Excerpted passage:
____
The intention of voting classifier algorithm is to merge concept based multiple machine learning techniques and the it applies a highest weighted vote or average of predicted probabilities referred as a soft vote to predict the dataset class labels. Voting classifier is very beneficial for group of equivalent performing models to stabilize each individual weaknesses mentioned in algorithm [29].

Algorithm – 1) Training of voting records on various multiple machine learning classifiers like random forest decision tree and gradient boosting Classifiers [30].

2) Based on classification samples count the majority vote.

3) Majority vote is used to control over-fitting and improve the predictive accuracy.

To stabilize the distribution of class labels special technique is applied over sampling technique called SMOTE - Synthetic Minority Oversampling Technique on imbalanced dataset. The best method for over sampling is Synthetic over sampling, in which new synthetic samples are generated [31, 32].
____
(Caption-style text data)
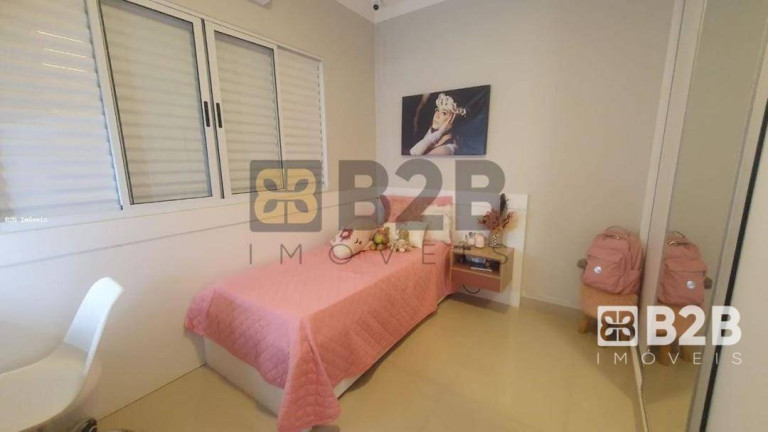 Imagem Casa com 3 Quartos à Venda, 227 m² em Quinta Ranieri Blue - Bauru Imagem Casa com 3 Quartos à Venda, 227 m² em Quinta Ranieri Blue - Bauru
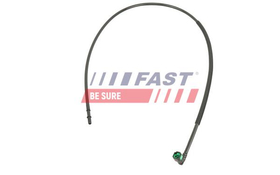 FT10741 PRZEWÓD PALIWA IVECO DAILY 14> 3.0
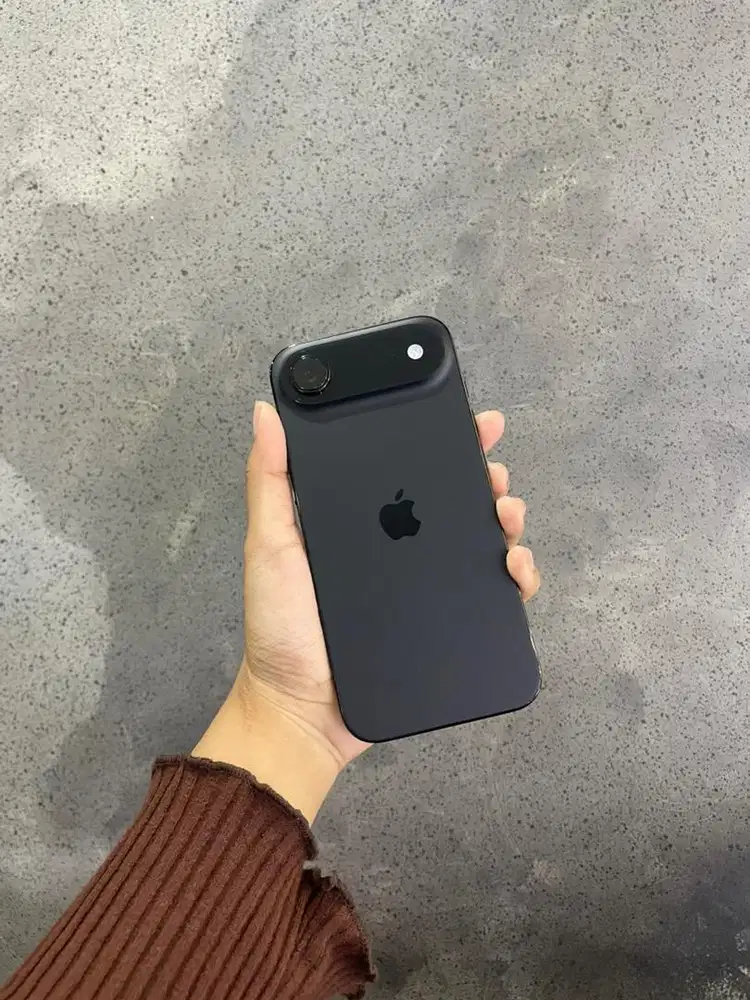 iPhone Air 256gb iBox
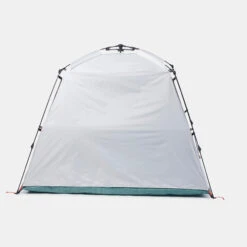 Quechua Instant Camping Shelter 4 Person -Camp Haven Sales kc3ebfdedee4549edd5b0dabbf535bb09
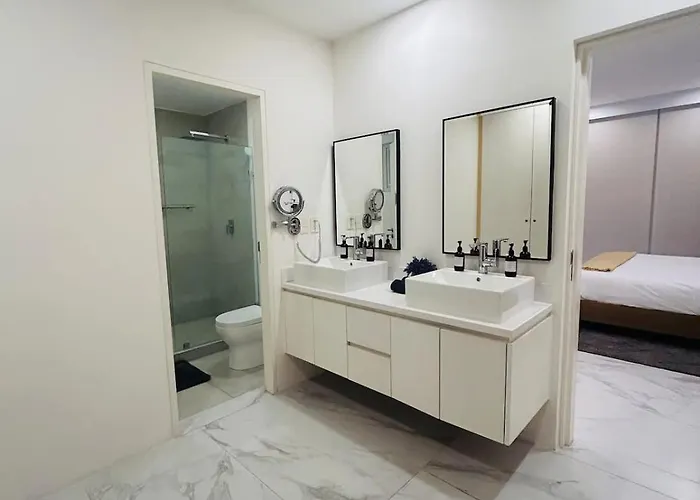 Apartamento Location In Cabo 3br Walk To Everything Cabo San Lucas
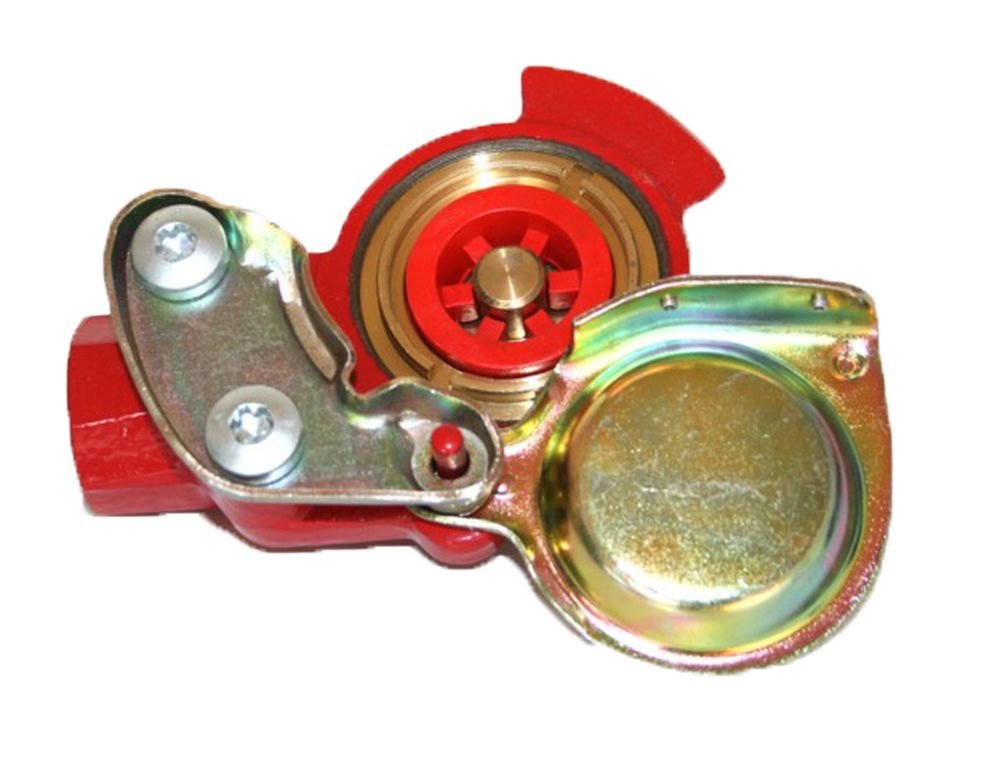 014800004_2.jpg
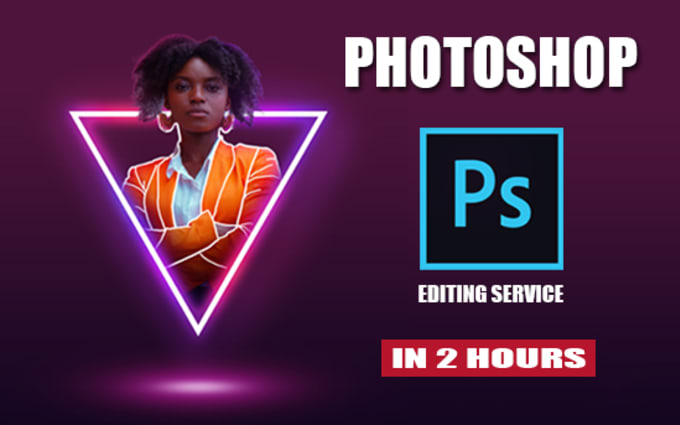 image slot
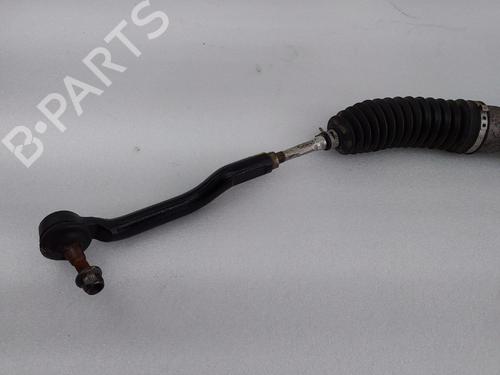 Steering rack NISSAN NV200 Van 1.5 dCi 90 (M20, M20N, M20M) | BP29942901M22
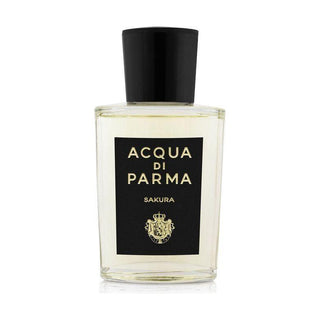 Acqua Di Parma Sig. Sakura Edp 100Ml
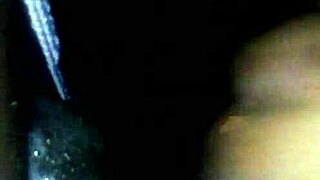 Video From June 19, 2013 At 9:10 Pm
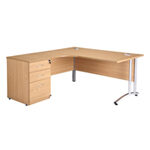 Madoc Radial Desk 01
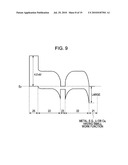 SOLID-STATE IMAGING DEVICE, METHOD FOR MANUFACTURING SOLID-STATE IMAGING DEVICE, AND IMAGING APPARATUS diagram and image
____
Directions for this task:
Please repeat the passage about the voting classifier above, word for word and in full.

Solution below:
The intention of voting classifier algorithm is to merge concept based multiple machine learning techniques and the it applies a highest weighted vote or average of predicted probabilities referred as a soft vote to predict the dataset class labels. Voting classifier is very beneficial for group of equivalent performing models to stabilize each individual weaknesses mentioned in algorithm [29].

Algorithm – 1) Training of voting records on various multiple machine learning classifiers like random forest decision tree and gradient boosting Classifiers [30].

2) Based on classification samples count the majority vote.

3) Majority vote is used to control over-fitting and improve the predictive accuracy.

To stabilize the distribution of class labels special technique is applied over sampling technique called SMOTE - Synthetic Minority Oversampling Technique on imbalanced dataset. The best method for over sampling is Synthetic over sampling, in which new synthetic samples are generated [31, 32].